To evaluate any model, you can use k-fold cross-validation (you can also
do single-fold). In this technique the data used to fit the model is
split into k
groups (typically 5 groups). In turn, one of the groups
will be used for model testing, while the rest of the data is used for
model training (fitting).
set.seed(99)
# number of folds
k <- 5
j <- sample(rep(1:k, each = round(nrow(sampdata))/k))
table(j)
## j
## 1 2 3 4 5
## 40 40 40 40 40
Now we train and test the model five times, each time computing the predictions and storing that with the actual values in a list.
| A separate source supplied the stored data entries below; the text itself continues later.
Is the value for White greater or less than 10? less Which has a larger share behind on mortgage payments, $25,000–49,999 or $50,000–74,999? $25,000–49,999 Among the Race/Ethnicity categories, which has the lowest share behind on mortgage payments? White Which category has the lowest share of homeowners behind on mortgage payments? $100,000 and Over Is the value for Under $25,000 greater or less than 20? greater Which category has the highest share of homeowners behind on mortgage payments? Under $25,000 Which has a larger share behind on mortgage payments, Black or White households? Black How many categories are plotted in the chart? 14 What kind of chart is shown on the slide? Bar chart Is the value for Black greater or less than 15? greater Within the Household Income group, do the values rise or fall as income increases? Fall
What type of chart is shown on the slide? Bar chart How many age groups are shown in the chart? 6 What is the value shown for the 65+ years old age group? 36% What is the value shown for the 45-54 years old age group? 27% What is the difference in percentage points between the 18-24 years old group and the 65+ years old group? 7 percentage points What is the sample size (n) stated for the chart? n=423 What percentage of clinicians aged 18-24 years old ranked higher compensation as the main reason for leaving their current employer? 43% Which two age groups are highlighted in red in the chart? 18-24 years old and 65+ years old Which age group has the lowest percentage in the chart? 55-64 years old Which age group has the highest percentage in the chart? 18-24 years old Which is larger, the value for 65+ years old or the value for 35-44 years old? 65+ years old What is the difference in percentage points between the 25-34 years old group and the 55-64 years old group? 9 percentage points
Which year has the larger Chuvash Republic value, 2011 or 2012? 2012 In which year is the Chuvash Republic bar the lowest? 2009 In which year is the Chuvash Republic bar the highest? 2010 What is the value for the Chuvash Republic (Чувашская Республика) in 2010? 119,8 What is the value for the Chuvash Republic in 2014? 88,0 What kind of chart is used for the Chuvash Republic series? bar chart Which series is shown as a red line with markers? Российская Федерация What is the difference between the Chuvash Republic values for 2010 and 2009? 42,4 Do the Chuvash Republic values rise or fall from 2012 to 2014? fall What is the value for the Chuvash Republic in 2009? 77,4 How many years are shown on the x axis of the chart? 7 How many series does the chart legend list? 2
Later we use the list to compute the final accuarcy.
x <- list()
for (k in 1:5) {
train <- sampdata[j!= k, ]
test <- sampdata[j == k, ]
cart <- rpart(as.factor(class)~., data=train, method = 'class',
minsplit = 5)
pclass <- predict(cart, test, na.rm = TRUE)
# assign class to maximum probablity
pc <- apply(pclass, 1, which.max)
# use labels instead of numbers
pc <- colnames(pclass)[pc]
# create a data.frame using the reference and prediction
x[[k]] <- cbind(test$class, pc)
}
Now combine the five list elements into a single data.frame, using
do.call
and compute a confusion matrix.
y <- do.call(rbind, x)
y <- data.frame(y)
colnames(y) <- c('observed', 'predicted')
# confusion matrix
conmat <- table(y)
print(conmat)
## predicted
## observed built cropland fallow open water
## built 8 0 1 2 0
## cropland 0 24 0 0 0
## fallow 2 0 33 3 0
## open 0 0 2 47 0
## water 0 0 0 0 78
Question 1:Comment on the miss-classification between different classes.
Question 2:Can you think of ways to to improve the accuracy.
Compute the overall accuracy and the “kappa” statistic.
Overall accuracy:
# number of total cases/samples
n <- sum(conmat)
n
## [1] 200
# number of correctly classified cases per class
diag <- diag(conmat)
# Overall Accuracy
OA <- sum(diag) / n
OA
## [1] 0.95
Kappa:
# observed (true) cases per class
rowsums <- apply(conmat, 1, sum)
p <- rowsums / n
# predicted cases per class
colsums <- apply(conmat, 2, sum)
q <- colsums / n
expAccuracy <- sum(p*q)
kappa <- (OA - expAccuracy) / (1 - expAccuracy)
kappa
## [1] 0.9317732
Producer and user accuracy
# Producer accuracy
PA <- diag / colsums
# User accuracy
UA <- diag / rowsums
outAcc <- data.frame(producerAccuracy = PA, userAccuracy = UA)
outAcc
## producerAccuracy userAccuracy
## built 0.8000000 0.7272727
## cropland 1.0000000 1.0000000
## fallow 0.9166667 0.8684211
## open 0.9038462 0.9591837
## water 1.0000000 1.0000000
Question 3:Perform the classification using Random Forest classifiers from the ``randomForest`` package
Question 4:Plot the results of rpart and Random Forest classifier side-by-side.
Question 5 (optional):Repeat the steps for other years using Random
Forest. For example you can use the cloud-free composite image
data/centralvalley-2001LE7.tif
. This data is collected by the
Landsat 7 platform. You
can use the National Land Cover Database 2001 (NLCD
2001) subset of the California
Central Valley for generating training sites.
Question 6 (optional):We have trained the classifiers using unequal samples for each class. Investigate the effect of sample size on classification. Repeat the steps with different subsets, e.g. a sample size of 100, 50, 25 per class, and compare the results. Use the same holdout samples for model evaluation.